# [Text extract]
>> begin

In the sentiment analysis, each tweets will get an emotion score. The ‘Syuzhet’ package breaks the emotion into 10 different emotions: anger, anticipation, disgust, fear, joy, sadness, surprise, trust, negative and positive. Each tweet will be evaluated by these 10 emotions and then assigned a sum score.
# Turn tweets text into vector.
tweets.df <- as.vector(tweets.final$text)
# Getting emotion score for each tweet.
tweets.emotion <- get_nrc_sentiment(tweets.df)
tweets.emotion <- cbind(tweets.final, tweets.emotion)
head(tweets.emotion)

>> end

# [Requests]
A) In two sentences, summarize the sentiment analysis extract above.
B) Decide whether each statement agrees with the sentiment analysis extract above, answering yes or no and quoting the deciding words: (i) the Syuzhet package breaks emotion into eight emotions; (ii) each tweet is assigned a sum score; (iii) the tweet text is turned into a vector.

# [Data extract]
>> begin

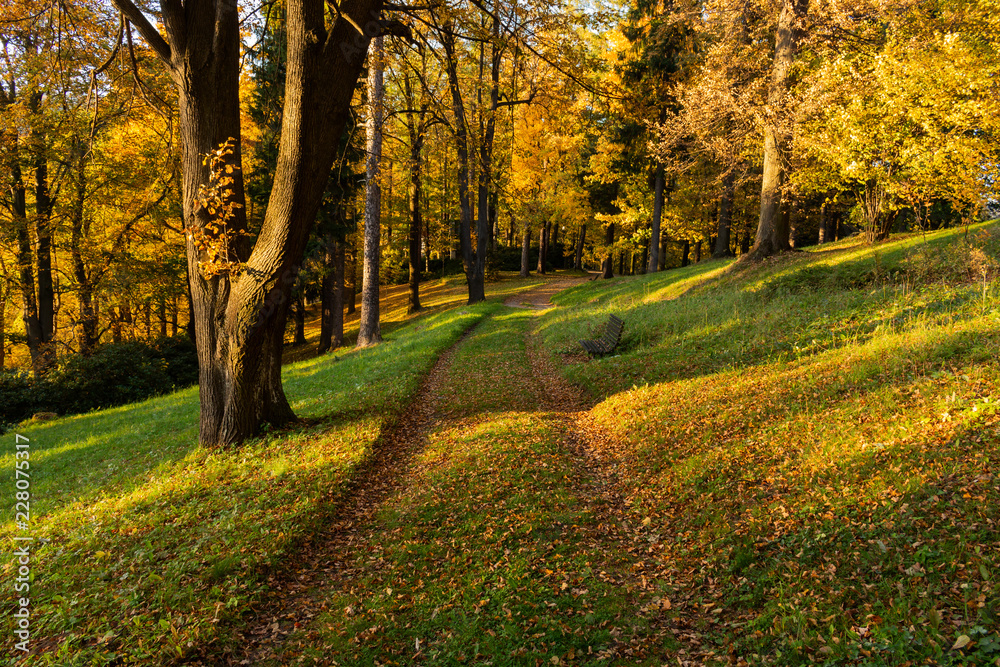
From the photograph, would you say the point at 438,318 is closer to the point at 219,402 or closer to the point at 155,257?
the point at 155,257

>> end

# [Solved problems]
A) Each tweet receives an emotion score, and the Syuzhet package divides emotion into ten categories: anger, anticipation, disgust, fear, joy, sadness, surprise, trust, negative and positive. The code turns the tweet text into a vector, gets an emotion score for each tweet with get_nrc_sentiment, and binds those scores to the tweet data.

B)
(i) No: "breaks the emotion into 10 different emotions"
(ii) Yes: "then assigned a sum score"
(iii) Yes: "Turn tweets text into vector."